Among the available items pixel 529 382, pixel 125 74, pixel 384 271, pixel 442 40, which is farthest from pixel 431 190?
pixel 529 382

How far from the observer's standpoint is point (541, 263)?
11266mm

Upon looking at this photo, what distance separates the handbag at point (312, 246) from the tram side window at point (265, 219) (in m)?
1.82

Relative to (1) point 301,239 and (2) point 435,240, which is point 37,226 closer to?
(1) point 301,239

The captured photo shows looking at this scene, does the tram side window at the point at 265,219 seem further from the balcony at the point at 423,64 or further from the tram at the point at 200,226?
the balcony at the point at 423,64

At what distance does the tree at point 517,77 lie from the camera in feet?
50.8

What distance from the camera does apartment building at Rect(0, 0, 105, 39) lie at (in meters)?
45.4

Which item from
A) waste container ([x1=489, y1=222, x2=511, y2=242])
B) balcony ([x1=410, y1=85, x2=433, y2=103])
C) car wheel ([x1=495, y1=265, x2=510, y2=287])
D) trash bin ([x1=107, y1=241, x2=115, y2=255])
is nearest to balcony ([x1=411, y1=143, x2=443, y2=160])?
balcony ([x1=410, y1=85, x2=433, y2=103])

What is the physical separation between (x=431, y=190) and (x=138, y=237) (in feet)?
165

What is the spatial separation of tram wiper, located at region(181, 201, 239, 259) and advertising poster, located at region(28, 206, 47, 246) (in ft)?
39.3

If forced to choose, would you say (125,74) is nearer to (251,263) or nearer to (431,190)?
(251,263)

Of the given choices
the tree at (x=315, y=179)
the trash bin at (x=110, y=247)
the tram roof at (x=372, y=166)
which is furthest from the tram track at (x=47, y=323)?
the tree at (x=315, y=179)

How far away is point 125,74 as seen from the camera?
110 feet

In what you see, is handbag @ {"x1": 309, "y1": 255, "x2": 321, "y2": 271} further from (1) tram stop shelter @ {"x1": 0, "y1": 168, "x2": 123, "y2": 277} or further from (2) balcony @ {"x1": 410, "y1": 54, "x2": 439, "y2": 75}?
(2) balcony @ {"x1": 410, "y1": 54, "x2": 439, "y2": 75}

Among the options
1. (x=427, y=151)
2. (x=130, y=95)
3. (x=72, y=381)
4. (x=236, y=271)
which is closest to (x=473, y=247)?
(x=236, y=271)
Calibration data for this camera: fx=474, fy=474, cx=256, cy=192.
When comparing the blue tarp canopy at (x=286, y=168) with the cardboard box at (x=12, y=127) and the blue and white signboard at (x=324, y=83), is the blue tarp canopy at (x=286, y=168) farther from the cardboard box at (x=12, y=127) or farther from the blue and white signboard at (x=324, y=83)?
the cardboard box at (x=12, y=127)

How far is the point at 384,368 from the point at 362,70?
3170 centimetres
• • • • •
§ **Given request**
Take the data above and return it exactly.

§ **The completed task**
Among the available items pixel 529 382, pixel 125 74, pixel 384 271, pixel 442 40, which is farthest from pixel 431 190?
pixel 529 382

How far from the observer's standpoint is point (541, 263)?
11266mm

Upon looking at this photo, what distance separates the handbag at point (312, 246) from the tram side window at point (265, 219) (in m)?
1.82

Relative to (1) point 301,239 and (2) point 435,240, which is point 37,226 closer to?
(1) point 301,239

The captured photo shows looking at this scene, does the tram side window at the point at 265,219 seem further from the balcony at the point at 423,64 or further from the tram at the point at 200,226?
the balcony at the point at 423,64

At what distance does the tree at point 517,77 lie from the camera in feet?
50.8

What distance from the camera does apartment building at Rect(0, 0, 105, 39) lie at (in meters)?
45.4

Which item from
A) waste container ([x1=489, y1=222, x2=511, y2=242])
B) balcony ([x1=410, y1=85, x2=433, y2=103])
C) car wheel ([x1=495, y1=265, x2=510, y2=287])
D) trash bin ([x1=107, y1=241, x2=115, y2=255])
is nearest to balcony ([x1=411, y1=143, x2=443, y2=160])?
balcony ([x1=410, y1=85, x2=433, y2=103])

What is the physical separation between (x=431, y=190) and (x=138, y=237) (in feet)?
165

What is the spatial separation of tram wiper, located at region(181, 201, 239, 259) and advertising poster, located at region(28, 206, 47, 246) (in ft)?
39.3

If forced to choose, would you say (125,74) is nearer to (251,263) or nearer to (431,190)?
(251,263)

Of the given choices
the tree at (x=315, y=179)
the trash bin at (x=110, y=247)
the tram roof at (x=372, y=166)
which is furthest from the tram track at (x=47, y=323)?
the tree at (x=315, y=179)

How far away is point 125,74 as seen from the camera?
110 feet

In what you see, is handbag @ {"x1": 309, "y1": 255, "x2": 321, "y2": 271} further from (1) tram stop shelter @ {"x1": 0, "y1": 168, "x2": 123, "y2": 277} or further from (2) balcony @ {"x1": 410, "y1": 54, "x2": 439, "y2": 75}?
(2) balcony @ {"x1": 410, "y1": 54, "x2": 439, "y2": 75}

Among the options
1. (x=427, y=151)
2. (x=130, y=95)
3. (x=72, y=381)
4. (x=236, y=271)
which is closest to (x=473, y=247)?
(x=236, y=271)
Calibration data for this camera: fx=474, fy=474, cx=256, cy=192.
When comparing the blue tarp canopy at (x=286, y=168) with the cardboard box at (x=12, y=127) and the blue and white signboard at (x=324, y=83), is the blue tarp canopy at (x=286, y=168) farther from the cardboard box at (x=12, y=127) or farther from the blue and white signboard at (x=324, y=83)?
the cardboard box at (x=12, y=127)

How far is the point at 384,368 from the point at 362,70?
3170 centimetres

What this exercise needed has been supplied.